When data are nested, the data from the lower-level unit are likely to be correlated, to some degree, because they come from the same upper-level unit. For example, multiple players may come from the same team, and the players’ performance on that team is likely interrelated because they share common experiences and influence one another. Thus, data from multiple players on a given team are considered nested within that team. Longitudinal data can also be considered nested data, in which time points are nested within the person (i.e., the same player provides an observation across multiple time points). As we will discuss, it is important to account for levels of nesting when the observations are nonindependent.

These models are also sometimes called mixed models or mixed-effects models because the models can include a mix of fixed and random effects. Fixed effects are effects that are constant across individuals (i.e., upper-level units). Random effects are effects that vary across individuals (i.e., upper-level units). For instance, consider a longitudinal study of fantasy performance as a function of age. If we have longitudinal data for multiple players, the time points are nested within players. Examining the association between age as a fixed effect in relation to fantasy performace would examine the assocication between a player’s age and their fantasy performance while holding the association between age and fantasy performance constant across all players. That is, it would assume that all players show the same trajectory such as increase for 4 years then decrease. Examining the association between age as a random effect in relation to fantasy performace would examine the assocication between a player’s age and their fantasy performance while allowing the association between age and fantasy performance to vary across players. That is, it would allow the possibility that some players improve with age, whereas other players decline in performance with age.

When including random effects of a variable (e.g., age) in a mixed model, it is also important to include fixed effects of that variable in the model. This is because random effects have a mean of zero. Fixed effects allow the mean to differ from zero. Thus, inclusion of random effects without the corresponding fixed effect can lead to bias in estimation of the association between the predictor variables and the outcome variable.

12.2.1 Ecological Fallacy

As described in Section 14.5.9, the ecological fallacy is the error of drawing inferences about an individual from group-level data. An type of ecological fallacy is Simpson’s paradox.

12.2.2 Simpson’s Paradox

Examples of Simpson’s Paradox are depicted in Figures 13.5 and 12.1. In the example below, there is a positive association between the predictor variable and outcome variable for each group. However, when the groups are combined, there is a negative association between predictor variable and outcome variable. That is, the sign of an association can differ at different levels of analysis (e.g., group level versus person level).

An Example of Simpson's Paradox. In this example, there is a positive association between `x` and `y` within each group (i.e., red or blue), but there is a negative association between `x` and `y` when the groups are combined. (Figure retrieved from <https://en.wikipedia.org/wiki/File:Simpson%27s_paradox_continuous.svg>)
Figure 12.1: An Example of Simpson’s Paradox. In this example, there is a positive association between x and y within each group (i.e., red or blue), but there is a negative association between x and y when the groups are combined. (Figure retrieved from https://en.wikipedia.org/wiki/File:Simpson%27s_paradox_continuous.svg)

◆ Recorded data
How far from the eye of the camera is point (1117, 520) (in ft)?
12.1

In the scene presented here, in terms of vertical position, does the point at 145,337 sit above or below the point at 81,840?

◆ The problem
Retype the mixed-models text word for word, starting at "12.2.2 Simpson’s Paradox" and ending at "versus person level).".

◆ Written answer
12.2.2 Simpson’s Paradox

Examples of Simpson’s Paradox are depicted in Figures 13.5 and 12.1. In the example below, there is a positive association between the predictor variable and outcome variable for each group. However, when the groups are combined, there is a negative association between predictor variable and outcome variable. That is, the sign of an association can differ at different levels of analysis (e.g., group level versus person level).